I have had the same problems, ...Series 2 Tivo, Tivo desktop..and Sonic MyDVD. Build it, try to burn, and the transcoding starts...video...audio..blah blah.. An hour and half or two into this mess, the system crashes and I need to do a manual reboot. I had been using Tivo desktop 2.0. Sonic told me to upgrade to 2.2. They said that might be the problem. I had the same problem with 2.2. I called today, they said, get rid of 2.2, use 2.0.... <UGH!> 

I will say I had been using an external + or - R/RW burner with a -R and -RW DVD. (I have old DVD Players..only read -R/RW.) I tried to burn a few shows using an internal +R/RW burner. Believe it or not, the system crashed, but it burned the disk. I had to turn the CPU off manually, and reboot, but the disk did burn, and it plays great on a DVD player that reads +R disks. I started the burn right before I left to go have a few drinks with friends. No other apps were running, and I was not on at all.

After reading the material on here, and spending significant time speaking with Tivo and Sonic, I am convinced this is a waste of time.. Hours to download material from the Tivo to the PC, and hours to burn... Ok, way to much time...  And to think of the money for a program that uh..hello....does not work for apparently many many customers.

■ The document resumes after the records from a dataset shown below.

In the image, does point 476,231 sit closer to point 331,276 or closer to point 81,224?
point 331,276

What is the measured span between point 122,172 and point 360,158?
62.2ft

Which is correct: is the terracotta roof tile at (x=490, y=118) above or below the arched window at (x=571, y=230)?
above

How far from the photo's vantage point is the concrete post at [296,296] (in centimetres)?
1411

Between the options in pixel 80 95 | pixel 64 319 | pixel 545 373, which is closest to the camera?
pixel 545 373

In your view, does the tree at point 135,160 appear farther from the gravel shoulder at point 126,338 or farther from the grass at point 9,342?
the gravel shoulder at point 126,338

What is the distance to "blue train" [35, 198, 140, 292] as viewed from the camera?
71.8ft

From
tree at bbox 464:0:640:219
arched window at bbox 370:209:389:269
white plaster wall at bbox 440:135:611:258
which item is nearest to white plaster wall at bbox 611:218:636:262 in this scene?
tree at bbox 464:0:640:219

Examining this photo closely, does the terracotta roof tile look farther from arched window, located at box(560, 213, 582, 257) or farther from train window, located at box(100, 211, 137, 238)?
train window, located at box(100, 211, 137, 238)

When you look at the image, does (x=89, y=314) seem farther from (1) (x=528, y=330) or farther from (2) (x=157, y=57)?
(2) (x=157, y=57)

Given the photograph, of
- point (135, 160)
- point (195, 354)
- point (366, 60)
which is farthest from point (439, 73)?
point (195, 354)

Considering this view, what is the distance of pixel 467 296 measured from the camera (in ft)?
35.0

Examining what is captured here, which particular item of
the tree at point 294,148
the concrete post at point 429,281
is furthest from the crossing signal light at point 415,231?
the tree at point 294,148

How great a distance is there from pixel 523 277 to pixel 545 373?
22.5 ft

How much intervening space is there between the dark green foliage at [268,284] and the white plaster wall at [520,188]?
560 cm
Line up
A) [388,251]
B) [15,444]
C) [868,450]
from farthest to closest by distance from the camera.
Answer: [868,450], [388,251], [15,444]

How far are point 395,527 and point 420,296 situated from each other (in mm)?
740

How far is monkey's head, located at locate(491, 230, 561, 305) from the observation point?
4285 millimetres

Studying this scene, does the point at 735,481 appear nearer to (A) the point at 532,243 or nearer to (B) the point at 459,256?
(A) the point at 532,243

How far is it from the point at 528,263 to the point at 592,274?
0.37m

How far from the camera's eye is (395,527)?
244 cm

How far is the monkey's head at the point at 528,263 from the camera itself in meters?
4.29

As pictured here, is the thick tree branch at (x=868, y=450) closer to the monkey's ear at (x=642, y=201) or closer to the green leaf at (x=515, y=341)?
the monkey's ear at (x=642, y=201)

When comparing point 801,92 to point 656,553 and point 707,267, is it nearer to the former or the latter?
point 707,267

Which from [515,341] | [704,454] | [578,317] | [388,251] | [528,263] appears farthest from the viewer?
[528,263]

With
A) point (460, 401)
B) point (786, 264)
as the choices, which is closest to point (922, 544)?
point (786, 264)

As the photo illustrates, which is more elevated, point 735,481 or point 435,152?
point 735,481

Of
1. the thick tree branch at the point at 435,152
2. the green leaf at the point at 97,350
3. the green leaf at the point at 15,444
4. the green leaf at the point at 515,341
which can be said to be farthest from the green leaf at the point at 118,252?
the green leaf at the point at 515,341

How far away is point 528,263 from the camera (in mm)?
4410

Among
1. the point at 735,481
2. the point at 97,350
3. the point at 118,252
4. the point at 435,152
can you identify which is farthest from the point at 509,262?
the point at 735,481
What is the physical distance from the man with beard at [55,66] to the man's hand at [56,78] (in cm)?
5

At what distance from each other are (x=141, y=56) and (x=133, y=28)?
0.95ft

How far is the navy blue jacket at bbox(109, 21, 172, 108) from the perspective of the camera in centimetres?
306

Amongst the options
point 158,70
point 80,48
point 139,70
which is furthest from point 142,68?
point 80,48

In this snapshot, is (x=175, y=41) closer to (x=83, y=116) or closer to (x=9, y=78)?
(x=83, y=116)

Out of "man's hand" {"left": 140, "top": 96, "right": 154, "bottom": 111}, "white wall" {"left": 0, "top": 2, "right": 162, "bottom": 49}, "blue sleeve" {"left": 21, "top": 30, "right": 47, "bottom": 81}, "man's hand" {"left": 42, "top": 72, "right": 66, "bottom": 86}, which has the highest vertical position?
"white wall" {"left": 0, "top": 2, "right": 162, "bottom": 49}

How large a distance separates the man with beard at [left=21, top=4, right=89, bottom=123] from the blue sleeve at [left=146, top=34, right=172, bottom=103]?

Love my Tivo to death, but I can do without this headache... And it is such a good idea. :down: I will continue to monitor this forum for a solution. Make me proud guys!


----------



## zcamanap (Dec 31, 2005)

I had just about given up on MyDVD and was not having any luck with Nero either. After checking the posts here for the umpteenth time with no resolution, I decided to give Sonic support one more try. It was on this visit to Sonic that I realized that I was importing my Tivo files to the program incorrectly. I used the "Get Recorded TV Shows" button to add files to the project and VIOLA! A successful burn. Sonic does acknowledge that if you upgraded from trial version, you may have lost the "Get Recorded TV Shows" button, to get the patch go to Sonic support for MyDVD

Find the subject: MyDVD loses Tivo functionality after upgrading from trial version.
and select TivoToGo Trial version link. This will download the patch. 

Note: This patch is only if you do not have the "Get Recorded TV Shows" button. 

Hope this helps some of you.

BTW, this is my first post here but I have been a longtime user of Tivo. I was restricted from inserting the direct link due to being my first post.


----------



## zcamanap (Dec 31, 2005)

I am using TTG 2.2 so no workaround needed.


----------



## Denvers Dawgs (Sep 26, 2004)

I currently just used the add files feature to add my tivo stuff, but read that using the get recorded tv shows button may help with the bugs(crashing/freezing) when working with tivo files. But 2 problems arise when trying to use the Get Recorded Tv shows button

1. When I click on the Get recorded tv shows icon, it starts to run an install of sorts, but the gives me this Popup dialoge "Another application has exclusive access to to fiel C:\Sonic\Mydvd\Sonic Mydvd Studio Deluxe Suite\sonic log. Shut down all other apps, then hit retry".  
**No other apps are open?

2.After cancelling the previous setup........I then get another popup dialoge, "There are currently no TiVo files available in "C:\Documents and Settings\Owner\My Documents\My TiVo Recordings folder 
**Is there anyway to change this default folder (C:\Documents and Settings\Owner\My Documents\My TiVo Recordings folder ) to be able to use the folder I use on another Hdd, to store my tivo files on, to get the Get recorded tivo shows button to work?


----------